**RECORDS SHOWN**

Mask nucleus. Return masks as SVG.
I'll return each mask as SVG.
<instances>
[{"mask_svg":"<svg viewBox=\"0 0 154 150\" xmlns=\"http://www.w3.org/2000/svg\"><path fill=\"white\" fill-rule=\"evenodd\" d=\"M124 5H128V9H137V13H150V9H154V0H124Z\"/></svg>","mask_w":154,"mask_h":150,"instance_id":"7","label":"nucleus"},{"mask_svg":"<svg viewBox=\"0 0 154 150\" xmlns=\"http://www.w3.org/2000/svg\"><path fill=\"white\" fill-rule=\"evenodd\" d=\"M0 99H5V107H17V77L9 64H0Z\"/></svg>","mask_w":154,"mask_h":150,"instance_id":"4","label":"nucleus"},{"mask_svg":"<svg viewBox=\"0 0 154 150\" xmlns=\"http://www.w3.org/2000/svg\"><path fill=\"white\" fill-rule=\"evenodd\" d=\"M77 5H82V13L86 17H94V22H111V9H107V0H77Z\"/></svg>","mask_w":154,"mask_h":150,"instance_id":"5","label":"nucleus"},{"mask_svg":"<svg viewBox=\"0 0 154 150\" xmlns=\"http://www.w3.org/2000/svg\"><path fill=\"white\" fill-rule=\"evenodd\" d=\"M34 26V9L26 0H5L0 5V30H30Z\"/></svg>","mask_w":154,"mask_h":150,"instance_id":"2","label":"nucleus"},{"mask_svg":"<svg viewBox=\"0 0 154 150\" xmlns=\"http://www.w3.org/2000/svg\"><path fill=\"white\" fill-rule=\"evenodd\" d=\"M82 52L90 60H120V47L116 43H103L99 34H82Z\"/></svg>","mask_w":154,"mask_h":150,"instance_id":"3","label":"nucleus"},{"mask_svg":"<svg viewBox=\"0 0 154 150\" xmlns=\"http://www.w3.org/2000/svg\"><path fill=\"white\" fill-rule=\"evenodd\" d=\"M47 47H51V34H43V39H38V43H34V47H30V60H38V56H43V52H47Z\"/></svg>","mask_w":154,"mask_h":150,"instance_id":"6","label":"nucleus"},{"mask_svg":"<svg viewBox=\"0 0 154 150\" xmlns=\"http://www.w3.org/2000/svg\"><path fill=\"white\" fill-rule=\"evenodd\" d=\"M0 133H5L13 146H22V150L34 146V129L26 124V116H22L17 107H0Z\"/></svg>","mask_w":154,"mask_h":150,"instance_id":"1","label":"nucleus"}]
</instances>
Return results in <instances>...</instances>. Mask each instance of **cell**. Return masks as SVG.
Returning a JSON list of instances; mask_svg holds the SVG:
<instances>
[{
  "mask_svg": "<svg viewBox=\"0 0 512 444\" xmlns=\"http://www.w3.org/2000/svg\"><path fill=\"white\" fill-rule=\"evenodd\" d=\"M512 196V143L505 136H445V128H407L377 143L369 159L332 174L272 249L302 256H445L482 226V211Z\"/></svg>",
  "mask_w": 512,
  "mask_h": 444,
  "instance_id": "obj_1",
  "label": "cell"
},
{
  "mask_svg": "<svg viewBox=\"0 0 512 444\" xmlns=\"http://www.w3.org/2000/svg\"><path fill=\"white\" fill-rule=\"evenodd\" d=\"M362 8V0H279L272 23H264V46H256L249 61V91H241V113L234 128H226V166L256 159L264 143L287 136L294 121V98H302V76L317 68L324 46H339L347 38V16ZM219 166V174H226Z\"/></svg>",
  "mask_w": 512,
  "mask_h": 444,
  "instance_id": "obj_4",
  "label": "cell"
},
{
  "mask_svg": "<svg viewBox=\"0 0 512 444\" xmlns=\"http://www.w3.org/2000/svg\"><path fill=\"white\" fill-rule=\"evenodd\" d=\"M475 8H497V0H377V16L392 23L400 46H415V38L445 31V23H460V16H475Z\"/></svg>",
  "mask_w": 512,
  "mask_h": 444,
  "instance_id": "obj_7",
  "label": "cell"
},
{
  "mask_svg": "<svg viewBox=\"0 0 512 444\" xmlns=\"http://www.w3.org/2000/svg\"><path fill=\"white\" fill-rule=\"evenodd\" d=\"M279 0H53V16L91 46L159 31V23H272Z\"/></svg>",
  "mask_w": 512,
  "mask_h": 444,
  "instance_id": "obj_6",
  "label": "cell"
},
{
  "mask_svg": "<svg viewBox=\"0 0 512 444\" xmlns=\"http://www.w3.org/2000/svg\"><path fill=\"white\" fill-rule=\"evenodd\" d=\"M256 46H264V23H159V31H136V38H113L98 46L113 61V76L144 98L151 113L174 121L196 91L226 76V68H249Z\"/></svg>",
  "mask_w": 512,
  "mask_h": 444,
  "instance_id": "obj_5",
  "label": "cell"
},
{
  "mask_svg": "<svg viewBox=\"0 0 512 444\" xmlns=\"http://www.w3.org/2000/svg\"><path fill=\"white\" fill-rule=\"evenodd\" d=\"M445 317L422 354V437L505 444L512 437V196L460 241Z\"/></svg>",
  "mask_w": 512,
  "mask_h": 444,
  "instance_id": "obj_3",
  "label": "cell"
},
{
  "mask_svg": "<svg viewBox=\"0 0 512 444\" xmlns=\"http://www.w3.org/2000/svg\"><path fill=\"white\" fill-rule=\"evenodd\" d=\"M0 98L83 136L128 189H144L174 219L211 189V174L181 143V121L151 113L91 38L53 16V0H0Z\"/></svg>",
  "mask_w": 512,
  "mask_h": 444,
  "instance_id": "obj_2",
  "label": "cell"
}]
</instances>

**WHAT YOU WILL DO**
Gather every line of the data above that contains the word "masks". Case counts, so a match must use the same capital and lowercase letters.

**RESPONSE FOR THIS EXERCISE**
Mask nucleus. Return masks as SVG.
Return results in <instances>...</instances>. Mask each instance of **cell**. Return masks as SVG.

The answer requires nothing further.